II. Factual Background

On February 2,1999, DDC contracted with Optical Fiber Network (“Optical Fiber”) to purchase 27,500 feet of fiber optical cable. In exchange for financing, Optical Fiber assigned payment under the contract to Riviera pursuant to a factoring agreement between Optical Fiber and Riviera entered into on July 6, 1998. The factoring agreement granted Riviera a security interest in all of Optical Fiber’s accounts receivables and other collateral in exchange for this financing from Riviera. On February 17,1999, Riviera sent DFAS an invoice on the contract for $44,745, the first of two payments due under the contract. Prominently printed on the invoice was the notation “NOTICE OF ASSIGNMENT. THIS INVOICE HAS BEEN ASSIGNED TO AND MUST BE PAID DIRECTLY TO RIVIERA FINANCE.” The same day, Riviera sent a confirmation of assignment of the contract to DFAS. It was returned to Riviera on March 2, 1999, signed by “Sylvia Garcia”. Aso on February 17, Optical Fiber sent a “Notice of Assignment” of the contract to DFAS stating that all payments should be “made PAYABLE TO AND MAILED DIRECTLY TO Riviera Finance,” and it included Riviera’s address. On February 23, Optical Fiber also sent a letter to the DDC Contracting office informing the office of the assignment of payment rights under the contract. Three days later, on February 26, Defendant’s contracting officer signed a contract modification with the following wording: “The Remit to Address is changed to the following: Riviera Finance, 3520 Piedmont Road NE, Suite 100, Atlanta, GA 30305.” Despite these notices of assignment, on May 10 DFAS paid $44,745-the first of two payments under the contract-to Optical Fiber instead of Riviera, and Optical Fiber negotiated the check four days later. The second payment of $1,982.91 was, however, sent to Riviera on August 2. Optical Fiber subsequently filed for bankruptcy, and Riviera was unable to recover the initial payment. Riviera sued for payment of $44,745 from Defendant under the assignment of contract theory. Defendant counterclaimed for the $1,982.91 it paid to Riviera.

III. Procedural Posture

This case is before the Court on a motion for summary judgment filed by Defendant and a cross motion for summary judgment filed by Plaintiff. Summary judgment is appropriate only when there are no genuine issues of material fact. Anderson v. Liberty Lobby, Inc., 477 U.S. 242, 247,106 S.Ct. 2505, 91 L.Ed.2d 202 (1986). Facts are material only if they “might affect the outcome of a suit under the governing law,” Id. at 248,106 S.Ct. 2505. The standard for summary judgment is not changed when both parties file motions for summary judgment. Murphy Exploration & Prod. v.
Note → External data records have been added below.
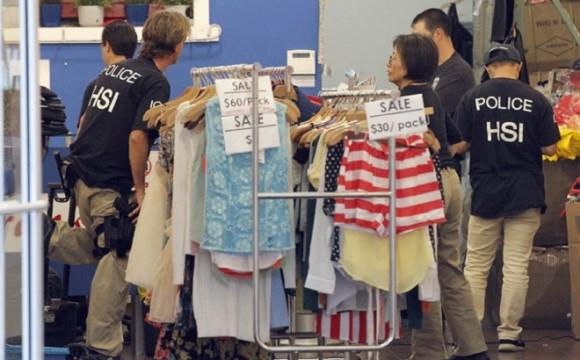 Mercado de ropa y juguetes, la nueva operación de los cárteles mexicanos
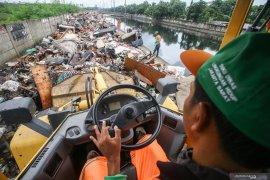 Banjir Jakarta Tahun Baru 2020 hasilkan sampah hampir 50 ribu ton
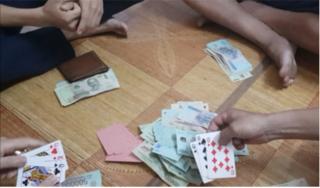 3 cán bộ huyện đánh bạc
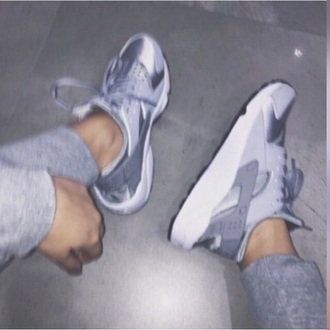 shoes huarache wolf grey silver grey grey shoes nike nike shoes nike sneakers sneakers girls sneakers tumblr tumblr outfit fashion girl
Oryx Energy, 101 F.3d 670 (Fed.Cir.1996).

IV. Discussion

Defendant claims that Optical Fiber’s assignment of payment to Riviera was invalid because Plaintiff did not comply with the Assignment of Claims Act, 31 U.S.C.A. § 3727 (1994), and Assignment of Contract Act, 41 U.S.C. § 15 (2000) (“Anti-Assignment Acts”). Riviera argues that Defendant waived the protection of the Anti-Assignment Acts by virtue of its own actions recognizing the assignment. In the alternative, Riviera seeks recovery in quantum meruit.

A. Did Plaintiff Comply With the Anti-Assignment Acts?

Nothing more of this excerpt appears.